To determine if a point is an outlier, you can use the concept of "outlier boundaries" based on the interquartile range (IQR) method.
First, you need to find the IQR for the dataset.
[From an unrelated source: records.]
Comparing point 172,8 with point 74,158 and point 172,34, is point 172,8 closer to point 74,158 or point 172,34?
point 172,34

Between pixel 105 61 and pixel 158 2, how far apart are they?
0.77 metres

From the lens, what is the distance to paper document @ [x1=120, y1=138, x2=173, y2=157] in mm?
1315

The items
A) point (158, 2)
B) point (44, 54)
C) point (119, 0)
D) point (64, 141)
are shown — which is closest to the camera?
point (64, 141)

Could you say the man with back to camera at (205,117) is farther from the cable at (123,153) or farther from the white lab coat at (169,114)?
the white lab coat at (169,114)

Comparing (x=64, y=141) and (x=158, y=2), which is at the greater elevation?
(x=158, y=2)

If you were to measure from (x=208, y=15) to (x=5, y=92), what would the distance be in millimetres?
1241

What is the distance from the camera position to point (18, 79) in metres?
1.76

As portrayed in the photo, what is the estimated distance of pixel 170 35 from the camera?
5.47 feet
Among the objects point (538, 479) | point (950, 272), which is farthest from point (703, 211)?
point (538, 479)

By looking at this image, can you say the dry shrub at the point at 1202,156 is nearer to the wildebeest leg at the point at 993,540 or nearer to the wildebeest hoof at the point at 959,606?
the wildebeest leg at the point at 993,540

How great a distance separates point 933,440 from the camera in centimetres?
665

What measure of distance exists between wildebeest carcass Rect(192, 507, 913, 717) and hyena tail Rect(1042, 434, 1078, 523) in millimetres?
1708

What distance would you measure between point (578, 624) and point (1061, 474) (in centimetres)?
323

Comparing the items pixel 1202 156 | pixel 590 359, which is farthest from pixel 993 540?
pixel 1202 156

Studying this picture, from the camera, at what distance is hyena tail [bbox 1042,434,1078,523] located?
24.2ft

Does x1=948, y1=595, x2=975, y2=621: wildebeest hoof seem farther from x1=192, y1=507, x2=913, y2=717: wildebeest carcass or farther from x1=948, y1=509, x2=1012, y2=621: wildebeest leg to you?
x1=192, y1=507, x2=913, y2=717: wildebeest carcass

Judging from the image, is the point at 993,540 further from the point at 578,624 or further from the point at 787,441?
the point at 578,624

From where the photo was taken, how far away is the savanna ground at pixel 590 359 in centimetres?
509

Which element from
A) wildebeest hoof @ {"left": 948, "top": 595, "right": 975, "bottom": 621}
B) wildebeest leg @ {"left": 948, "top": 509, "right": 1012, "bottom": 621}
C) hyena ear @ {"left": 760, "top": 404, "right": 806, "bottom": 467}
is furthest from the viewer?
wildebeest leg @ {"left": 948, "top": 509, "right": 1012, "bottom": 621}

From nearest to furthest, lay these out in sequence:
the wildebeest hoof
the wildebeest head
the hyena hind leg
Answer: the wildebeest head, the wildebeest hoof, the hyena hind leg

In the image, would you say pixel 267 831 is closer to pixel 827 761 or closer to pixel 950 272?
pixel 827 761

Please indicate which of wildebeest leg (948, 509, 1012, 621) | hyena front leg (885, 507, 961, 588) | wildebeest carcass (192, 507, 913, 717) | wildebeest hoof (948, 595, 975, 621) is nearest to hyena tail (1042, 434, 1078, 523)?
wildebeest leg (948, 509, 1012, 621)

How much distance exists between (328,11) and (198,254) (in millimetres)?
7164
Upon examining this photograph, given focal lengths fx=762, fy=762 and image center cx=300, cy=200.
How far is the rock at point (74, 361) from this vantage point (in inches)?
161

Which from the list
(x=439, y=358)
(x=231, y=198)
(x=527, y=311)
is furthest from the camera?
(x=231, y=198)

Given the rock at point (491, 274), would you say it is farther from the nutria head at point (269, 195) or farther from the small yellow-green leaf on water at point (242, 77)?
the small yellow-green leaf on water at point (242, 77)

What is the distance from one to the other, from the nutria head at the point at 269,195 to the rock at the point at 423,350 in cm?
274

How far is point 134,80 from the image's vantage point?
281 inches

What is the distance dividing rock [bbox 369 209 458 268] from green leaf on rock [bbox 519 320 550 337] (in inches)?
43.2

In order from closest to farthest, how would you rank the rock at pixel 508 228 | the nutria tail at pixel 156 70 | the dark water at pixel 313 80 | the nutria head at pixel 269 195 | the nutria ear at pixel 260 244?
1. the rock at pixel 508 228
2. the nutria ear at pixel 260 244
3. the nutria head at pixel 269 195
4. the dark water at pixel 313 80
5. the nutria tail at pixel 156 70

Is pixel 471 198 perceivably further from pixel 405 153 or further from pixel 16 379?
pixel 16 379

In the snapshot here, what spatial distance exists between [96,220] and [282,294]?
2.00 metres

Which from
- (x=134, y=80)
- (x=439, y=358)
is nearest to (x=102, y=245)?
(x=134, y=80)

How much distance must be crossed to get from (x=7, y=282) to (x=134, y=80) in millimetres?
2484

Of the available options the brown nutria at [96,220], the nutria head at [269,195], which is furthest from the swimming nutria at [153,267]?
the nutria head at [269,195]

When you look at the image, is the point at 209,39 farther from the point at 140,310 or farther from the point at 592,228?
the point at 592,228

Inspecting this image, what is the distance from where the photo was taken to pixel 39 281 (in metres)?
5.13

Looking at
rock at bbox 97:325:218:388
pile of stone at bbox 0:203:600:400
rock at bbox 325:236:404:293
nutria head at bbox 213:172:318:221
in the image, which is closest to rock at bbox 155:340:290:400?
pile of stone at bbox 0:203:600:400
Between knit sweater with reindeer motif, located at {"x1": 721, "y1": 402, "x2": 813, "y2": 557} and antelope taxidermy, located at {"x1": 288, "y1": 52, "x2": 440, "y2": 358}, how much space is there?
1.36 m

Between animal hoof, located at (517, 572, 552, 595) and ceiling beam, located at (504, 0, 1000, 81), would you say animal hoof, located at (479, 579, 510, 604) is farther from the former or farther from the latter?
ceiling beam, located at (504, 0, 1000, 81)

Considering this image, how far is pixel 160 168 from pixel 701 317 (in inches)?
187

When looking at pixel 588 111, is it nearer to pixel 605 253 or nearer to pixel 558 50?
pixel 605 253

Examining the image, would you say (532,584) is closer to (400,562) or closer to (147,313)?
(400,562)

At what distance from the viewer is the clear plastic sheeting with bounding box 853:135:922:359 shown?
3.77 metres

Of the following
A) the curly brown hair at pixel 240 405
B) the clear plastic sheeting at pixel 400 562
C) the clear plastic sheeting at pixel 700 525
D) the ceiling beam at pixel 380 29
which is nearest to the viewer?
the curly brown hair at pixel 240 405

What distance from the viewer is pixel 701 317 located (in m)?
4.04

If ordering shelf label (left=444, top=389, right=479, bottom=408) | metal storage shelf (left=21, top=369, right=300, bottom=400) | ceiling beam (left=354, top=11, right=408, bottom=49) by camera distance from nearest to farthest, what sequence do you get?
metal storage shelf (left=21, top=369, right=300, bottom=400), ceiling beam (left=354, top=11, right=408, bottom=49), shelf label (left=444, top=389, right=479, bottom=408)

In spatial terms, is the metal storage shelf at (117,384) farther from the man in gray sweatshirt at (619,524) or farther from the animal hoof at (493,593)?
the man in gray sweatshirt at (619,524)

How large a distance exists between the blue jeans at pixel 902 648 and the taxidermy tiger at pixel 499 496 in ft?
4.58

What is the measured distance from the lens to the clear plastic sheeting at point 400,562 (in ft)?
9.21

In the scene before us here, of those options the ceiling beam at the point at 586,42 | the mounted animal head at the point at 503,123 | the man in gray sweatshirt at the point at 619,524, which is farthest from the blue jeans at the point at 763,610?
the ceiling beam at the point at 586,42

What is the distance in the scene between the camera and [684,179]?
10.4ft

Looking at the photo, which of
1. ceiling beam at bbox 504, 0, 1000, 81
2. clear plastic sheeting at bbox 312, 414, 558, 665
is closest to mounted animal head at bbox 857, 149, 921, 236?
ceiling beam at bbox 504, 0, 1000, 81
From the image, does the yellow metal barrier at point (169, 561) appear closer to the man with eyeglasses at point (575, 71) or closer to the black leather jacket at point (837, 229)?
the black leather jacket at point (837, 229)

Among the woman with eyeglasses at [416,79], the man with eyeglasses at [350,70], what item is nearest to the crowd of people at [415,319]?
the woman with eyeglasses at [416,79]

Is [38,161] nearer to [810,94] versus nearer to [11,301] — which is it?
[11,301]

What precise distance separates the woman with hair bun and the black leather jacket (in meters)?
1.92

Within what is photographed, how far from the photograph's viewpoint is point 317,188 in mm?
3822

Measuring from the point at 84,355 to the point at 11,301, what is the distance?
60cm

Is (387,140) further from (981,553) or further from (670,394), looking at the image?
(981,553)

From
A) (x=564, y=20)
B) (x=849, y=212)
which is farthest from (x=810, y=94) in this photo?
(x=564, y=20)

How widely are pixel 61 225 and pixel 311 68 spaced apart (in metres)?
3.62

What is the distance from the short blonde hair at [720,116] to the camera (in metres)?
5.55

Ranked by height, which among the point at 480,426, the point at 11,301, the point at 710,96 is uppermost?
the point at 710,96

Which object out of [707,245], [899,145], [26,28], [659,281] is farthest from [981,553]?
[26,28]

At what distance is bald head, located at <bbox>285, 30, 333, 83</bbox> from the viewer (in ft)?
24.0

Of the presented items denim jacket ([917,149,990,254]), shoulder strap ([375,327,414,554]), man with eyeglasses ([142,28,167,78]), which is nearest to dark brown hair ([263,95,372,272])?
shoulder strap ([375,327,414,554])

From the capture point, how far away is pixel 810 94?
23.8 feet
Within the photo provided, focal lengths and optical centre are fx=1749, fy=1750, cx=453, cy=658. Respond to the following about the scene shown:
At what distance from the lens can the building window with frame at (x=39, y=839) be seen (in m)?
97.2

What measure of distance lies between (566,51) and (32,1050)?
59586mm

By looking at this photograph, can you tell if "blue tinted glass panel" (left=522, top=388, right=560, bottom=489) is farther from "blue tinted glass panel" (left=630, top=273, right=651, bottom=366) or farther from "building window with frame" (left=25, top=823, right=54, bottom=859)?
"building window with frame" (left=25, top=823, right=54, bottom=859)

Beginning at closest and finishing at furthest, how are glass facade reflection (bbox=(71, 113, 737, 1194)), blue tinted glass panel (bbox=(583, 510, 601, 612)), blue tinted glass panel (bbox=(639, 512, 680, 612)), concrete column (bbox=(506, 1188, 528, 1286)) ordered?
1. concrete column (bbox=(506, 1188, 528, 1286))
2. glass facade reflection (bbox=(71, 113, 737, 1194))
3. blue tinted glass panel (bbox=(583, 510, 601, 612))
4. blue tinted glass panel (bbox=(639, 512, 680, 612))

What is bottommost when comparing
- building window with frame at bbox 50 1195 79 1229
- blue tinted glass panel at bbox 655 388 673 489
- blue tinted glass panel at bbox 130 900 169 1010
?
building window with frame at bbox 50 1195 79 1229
1. Sort the values in ascending order for each variable:
x: 1, 2, 3, 4, 5, 6, 7, 8, 9
y: 1.2, 2.8, 4.3, 5.2, 6, 7.1, 7.9, 9.4
2. Calculate the first quartile (Q1) and third quartile (Q3) for each variable:
Q1x = 2, Q3x = 8
Q1y ≈ 3.55, Q3y ≈ 7.5
3. Calculate the IQR for each variable:
IQRx = Q3x - Q1x = 8 - 2 = 6
IQry = Q3y - Q1y ≈ 7.5 - 3.55 ≈ 3.95
4. Define the lower and upper outlier boundaries for each variable:
Lower boundary for x: Q1x - 1.5 * IQRx ≈ 2 - 1.5 * 6 = -7
Upper boundary for x: Q3x + 1.5 * IQRx ≈ 8 + 1.5 * 6 = 17
Lower boundary for y: Q1y - 1.5 * IQry ≈ 3.55 - 1.5 * 3.95 ≈ -2.18
Upper boundary for y: Q3y + 1.5 * IQry ≈ 7.5 + 1.5 * 3.95 ≈ 13.62
5. Check if any point lies outside the outlier boundaries.
Given the values:
x: 1, 2, 3, 4, 5, 6, 7, 8, 9
y: 1.2, 4.3, 2.8, 5.2, 6, 7.1, 7.9, 9.4
Looking at the values, there are no points that fall outside the outlier boundaries. Therefore, there are no outliers in this dataset.